DoorDash announced a gas rewards program Tuesday. Those who use a prepaid debit card designed for DoorDash workers will get 10% cash back at gas stations, the company said, and DoorDash is adding bonus payments depending on miles driven. Grubhub also said it would boost driver pay.
Both Uber and Lyft say that drivers have been making more money since lockdowns lifted than they did earlier in the pandemic or even pre-pandemic, even when accounting for rising gas prices. And both companies are touting a partnership with an app called GetUpside that offers some cash back rewards for getting gas.
Gridwise, an app that helps drivers track their earnings and tallies data, found that drivers’ earnings have risen nationally in recent months, from an average of $308 per week in early January to $426 in early March. But gas costs for ride-hailing drivers have also gone up, from $31 per transaction to nearly $39 in the same period.
Uber and Lyft say the entirety of their new gas fees — $0.35 to $0.55 per trip for Uber and $0.55 for Lyft — will go to the drivers. But some drivers say the action is inadequate. Gas prices, on average, have increased by 49% in the past year, according to AAA.
“That literally insulted every driver, and that was their first communication since gas prices were going up,” said Philippe Jean, an Uber and Lyft driver in Coopersburg, Pennsylvania.
Jennifer Montgomery, an UberEats driver in Las Vegas, where gas costs $5 per gallon, agreed that the gas fee “doesn’t even put a dent” in the cost of fuel, which for her has been at least $30 more each day since prices began to increase.
Montgomery, 40, said she was becoming disillusioned with the job and had begun looking for other work that did not require her to drive.
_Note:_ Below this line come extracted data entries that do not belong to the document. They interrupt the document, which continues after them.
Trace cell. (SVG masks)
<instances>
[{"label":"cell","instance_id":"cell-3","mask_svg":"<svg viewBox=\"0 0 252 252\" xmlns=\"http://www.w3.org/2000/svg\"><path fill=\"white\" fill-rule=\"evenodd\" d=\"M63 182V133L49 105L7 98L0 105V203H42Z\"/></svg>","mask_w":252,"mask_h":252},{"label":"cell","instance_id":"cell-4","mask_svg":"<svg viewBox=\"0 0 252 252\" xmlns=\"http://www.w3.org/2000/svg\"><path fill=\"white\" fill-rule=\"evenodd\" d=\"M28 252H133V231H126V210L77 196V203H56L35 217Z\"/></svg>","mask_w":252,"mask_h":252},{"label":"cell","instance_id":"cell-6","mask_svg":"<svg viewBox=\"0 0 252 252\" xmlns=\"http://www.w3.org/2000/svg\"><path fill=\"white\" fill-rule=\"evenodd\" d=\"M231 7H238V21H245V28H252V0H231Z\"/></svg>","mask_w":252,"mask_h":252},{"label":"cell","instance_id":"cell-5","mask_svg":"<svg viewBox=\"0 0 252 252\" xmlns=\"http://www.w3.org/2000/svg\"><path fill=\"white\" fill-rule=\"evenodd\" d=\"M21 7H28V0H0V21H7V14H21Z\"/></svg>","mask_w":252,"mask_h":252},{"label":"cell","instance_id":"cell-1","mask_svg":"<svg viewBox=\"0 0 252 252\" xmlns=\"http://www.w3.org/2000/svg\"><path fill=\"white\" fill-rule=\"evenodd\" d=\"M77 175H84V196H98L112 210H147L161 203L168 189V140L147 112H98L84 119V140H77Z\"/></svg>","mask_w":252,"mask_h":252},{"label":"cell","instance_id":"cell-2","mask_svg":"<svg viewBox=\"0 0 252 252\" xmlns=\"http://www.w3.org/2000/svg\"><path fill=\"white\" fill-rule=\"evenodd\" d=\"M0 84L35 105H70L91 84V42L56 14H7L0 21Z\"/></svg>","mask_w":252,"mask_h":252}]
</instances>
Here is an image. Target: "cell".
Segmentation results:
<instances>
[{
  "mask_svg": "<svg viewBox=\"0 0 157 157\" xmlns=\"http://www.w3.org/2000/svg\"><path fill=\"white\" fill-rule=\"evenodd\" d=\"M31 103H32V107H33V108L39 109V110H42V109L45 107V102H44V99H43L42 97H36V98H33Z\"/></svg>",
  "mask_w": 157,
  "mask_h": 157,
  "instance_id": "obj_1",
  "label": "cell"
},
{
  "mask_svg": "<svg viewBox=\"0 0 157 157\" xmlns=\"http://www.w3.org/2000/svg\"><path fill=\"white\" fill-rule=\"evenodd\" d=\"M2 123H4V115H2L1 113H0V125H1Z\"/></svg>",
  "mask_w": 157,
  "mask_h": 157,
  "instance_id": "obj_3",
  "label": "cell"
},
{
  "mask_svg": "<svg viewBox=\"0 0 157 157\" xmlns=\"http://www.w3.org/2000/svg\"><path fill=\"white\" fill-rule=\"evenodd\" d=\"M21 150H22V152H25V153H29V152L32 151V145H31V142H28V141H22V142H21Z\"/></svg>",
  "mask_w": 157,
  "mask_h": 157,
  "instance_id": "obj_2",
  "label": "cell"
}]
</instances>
She has cut her six-hour daily shifts in half because “it’s really not a profit anymore.”
“I don’t want to deliver anymore,” she said. “Especially when you have bills to pay and rising cost of rent and mortgage, groceries — it affects everything.”
Jean mostly drives for Uber and Lyft during the winter and spring, when his work as a handyman tends to slow down. He said he enjoys interacting with passengers and usually makes $300 to $400 per week, with about $60 of that going to filling his tank.
Lately, though, Jean has been paying twice that amount for gas and has had to cut back elsewhere to compensate — including by reducing his car insurance coverage.
“I’m driving Uber now hoping not to get in an accident, because if I do, I’m going to lose my car completely,” he said.
The gas price woes have actually caused Jean to drive more in the short term, because people with cars that get poor gas mileage have told him they have stopped driving. With his hybrid Toyota Prius, he figured he would be able to snap up some of their business and still be able to make some money. But Jean said he would likely give up Uber altogether later in the spring when his handyman work picks up again, because of the high gas prices.
He questioned whether he or other drivers were even profiting from the ride-sharing business at all, after all of the costs involved.
“I think personally if I sat down and did the numbers, it would be break-even,” Jean said. “I don’t think we’re making money on it anymore. I think I’m afraid to admit it to myself, because then I would definitely stop doing it.”